BEGIN

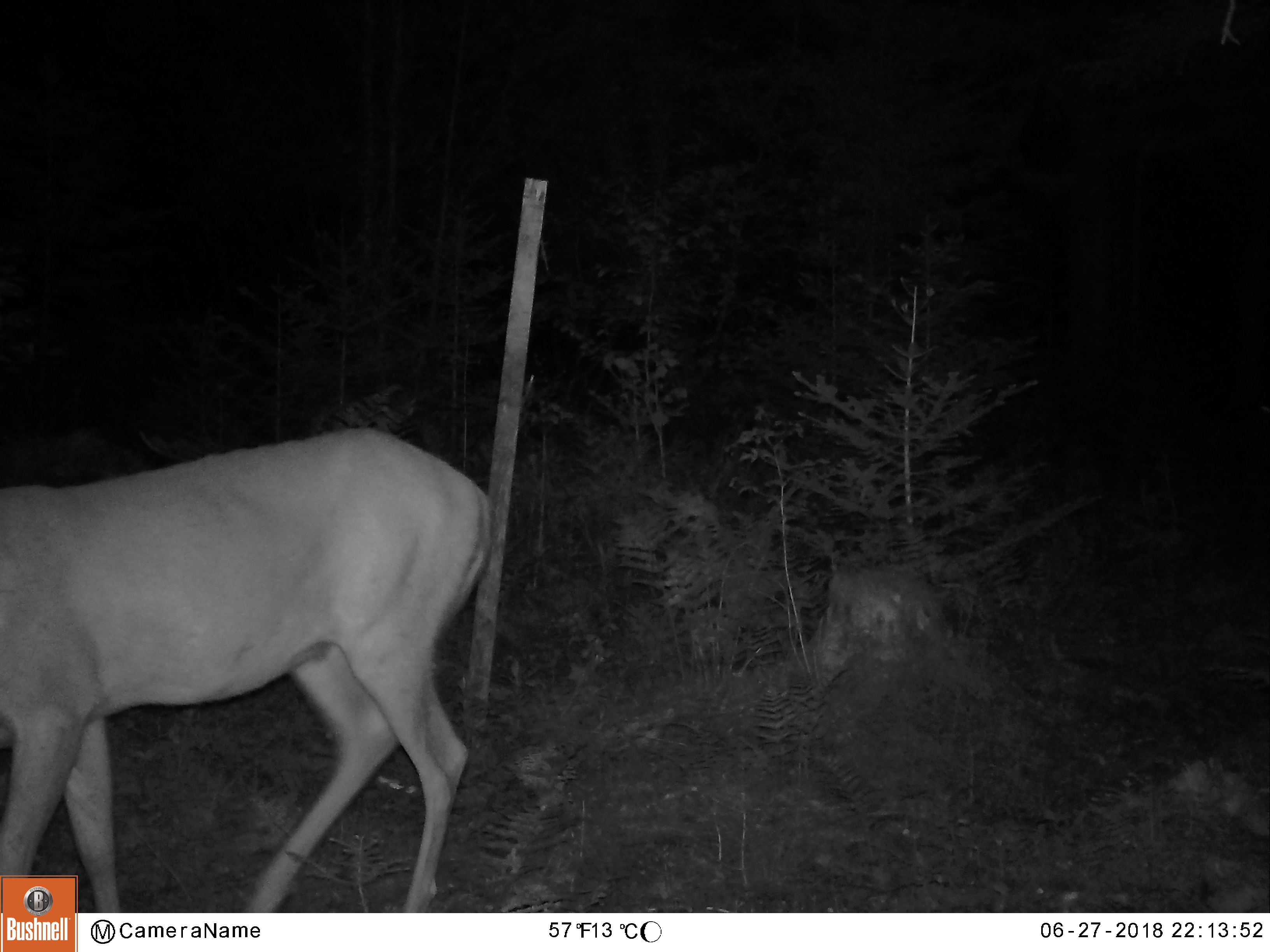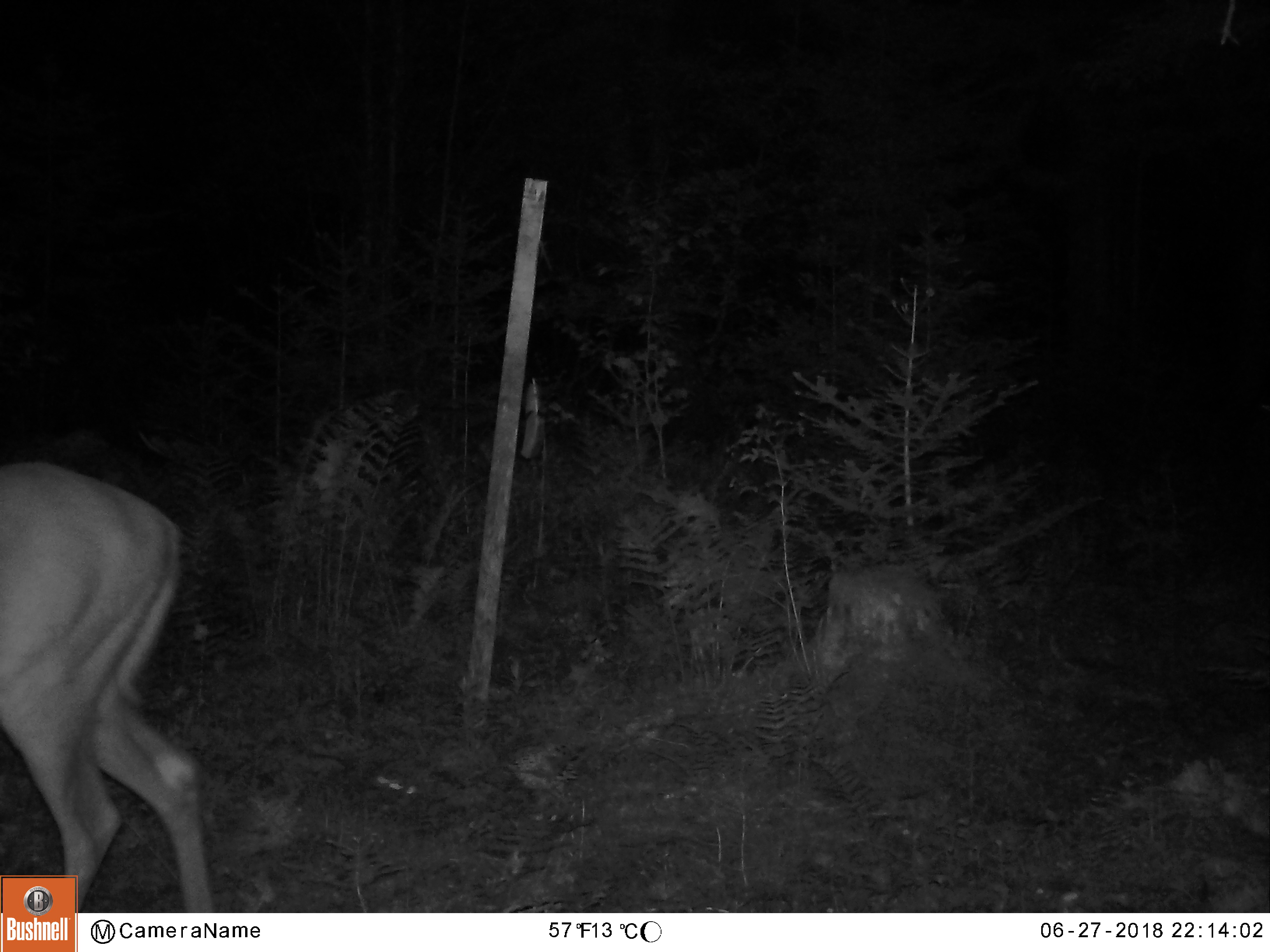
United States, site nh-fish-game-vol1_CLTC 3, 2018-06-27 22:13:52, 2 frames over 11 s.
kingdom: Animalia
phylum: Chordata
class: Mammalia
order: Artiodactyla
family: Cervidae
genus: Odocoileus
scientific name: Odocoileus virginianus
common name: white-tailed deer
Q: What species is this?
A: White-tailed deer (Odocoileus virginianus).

END
BEGIN

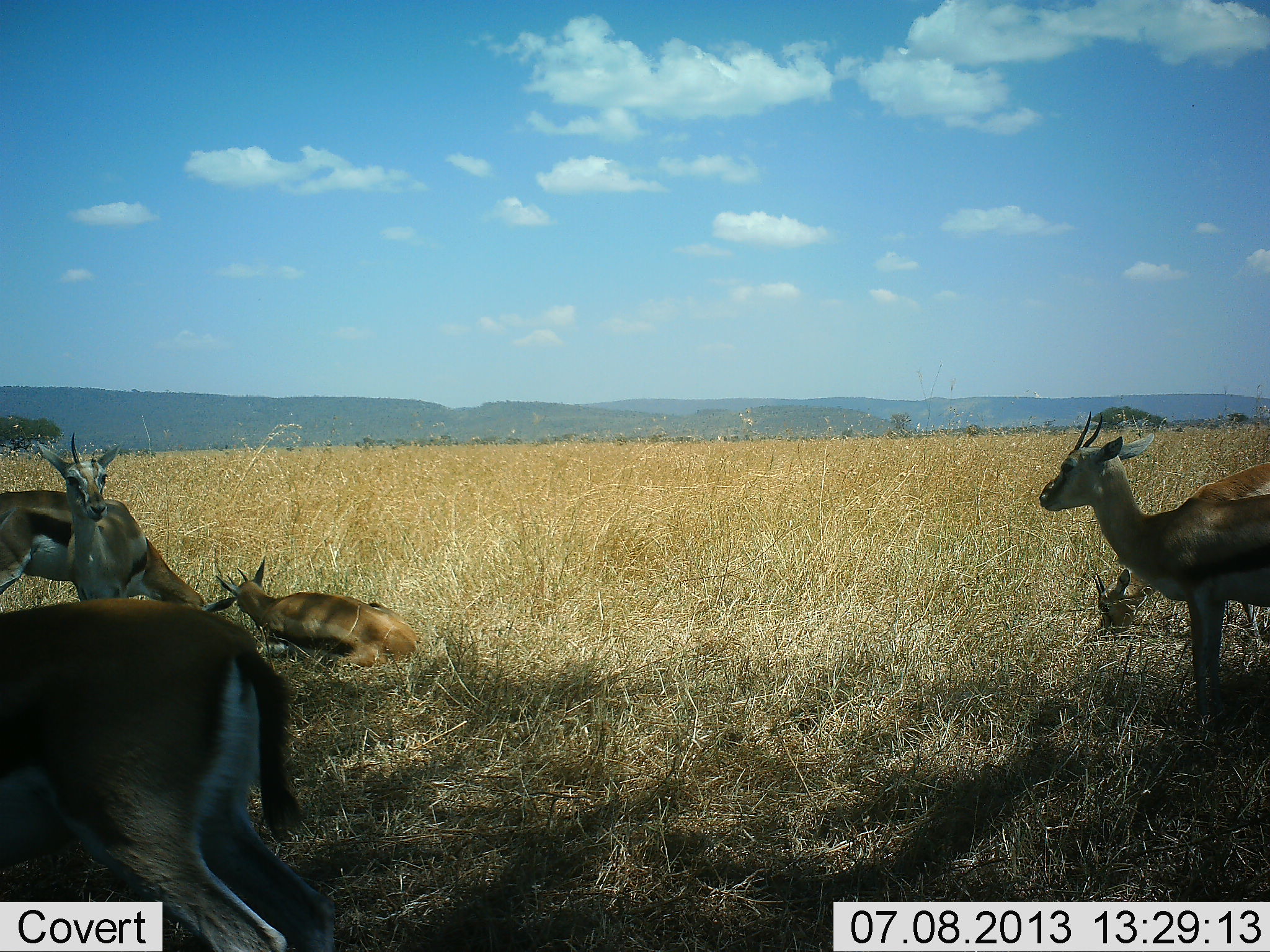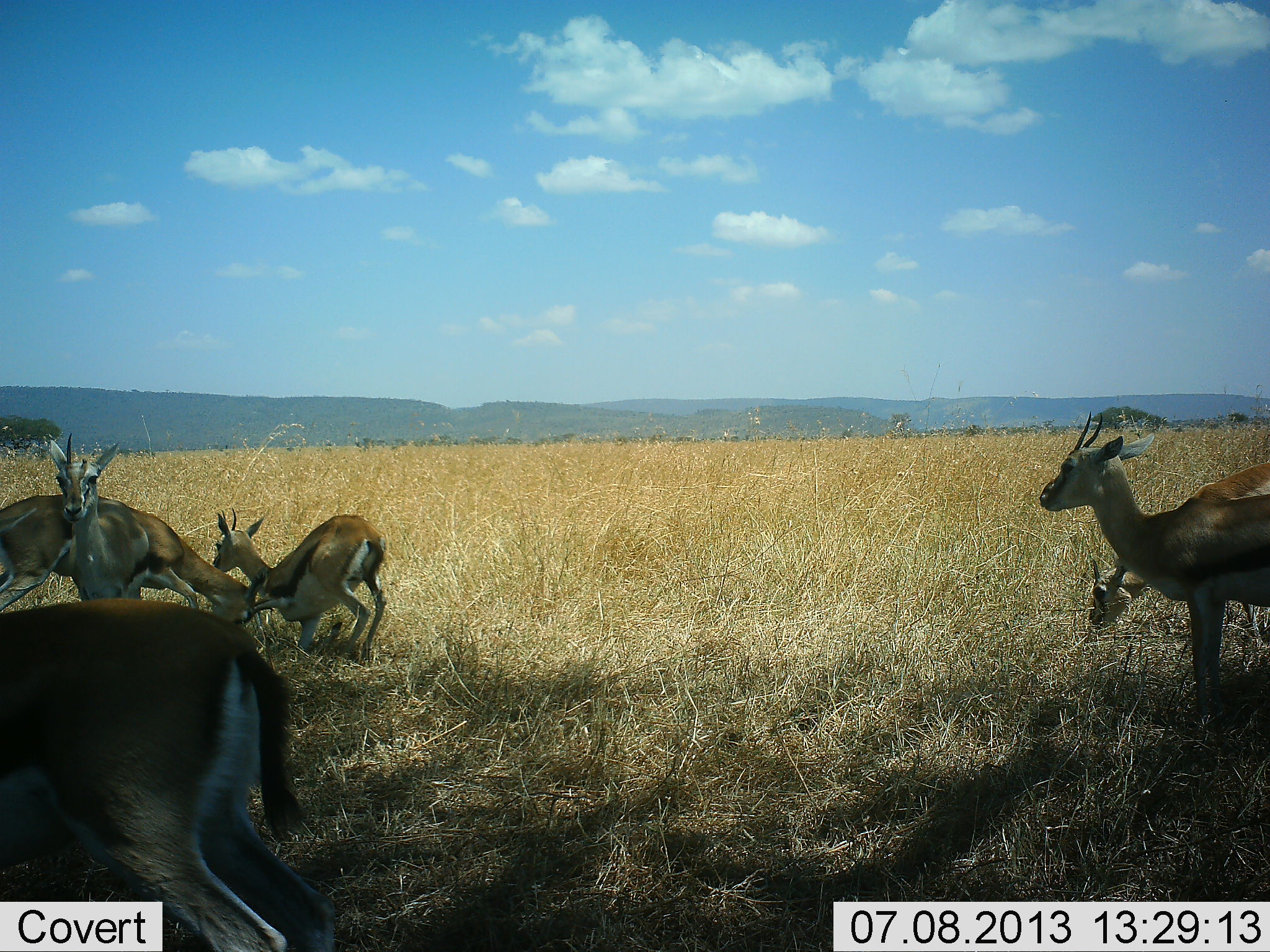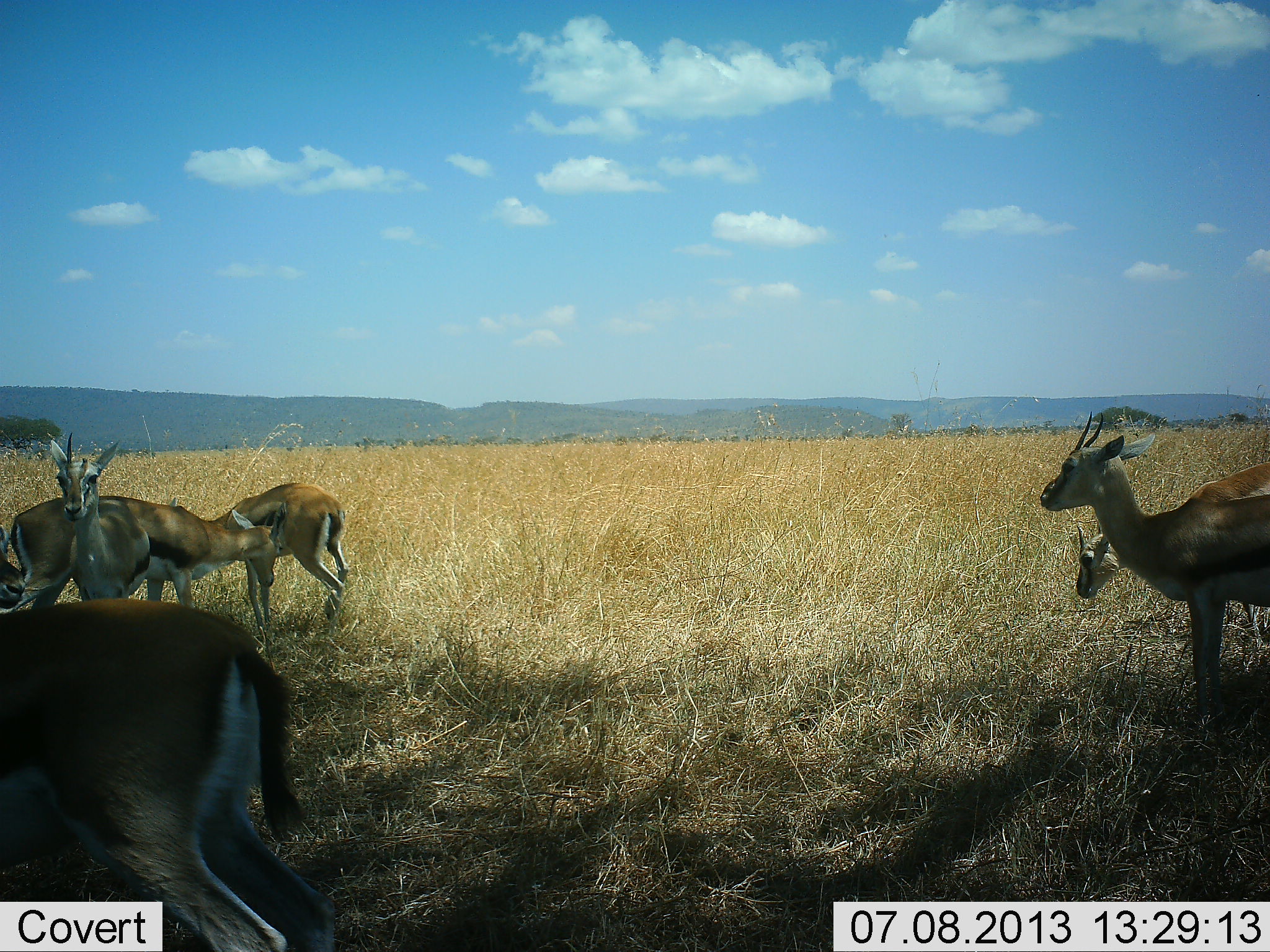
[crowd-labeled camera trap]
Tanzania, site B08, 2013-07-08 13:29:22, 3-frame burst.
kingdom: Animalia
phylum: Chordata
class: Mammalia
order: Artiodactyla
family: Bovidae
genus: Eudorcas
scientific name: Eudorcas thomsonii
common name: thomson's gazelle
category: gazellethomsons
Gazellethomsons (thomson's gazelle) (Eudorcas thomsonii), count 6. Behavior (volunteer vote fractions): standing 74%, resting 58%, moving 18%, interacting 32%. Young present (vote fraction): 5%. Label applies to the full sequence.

END

EXERCISE OBJECTIVE: Above are the records; from them, give again exactly the lines from the one containing "family: Cervidae" to the one containing "A: White-tailed deer", both lines included, and nothing more.

TASK RESPONSE:
family: Cervidae
genus: Odocoileus
scientific name: Odocoileus virginianus
common name: white-tailed deer
Q: What species is this?
A: White-tailed deer (Odocoileus virginianus).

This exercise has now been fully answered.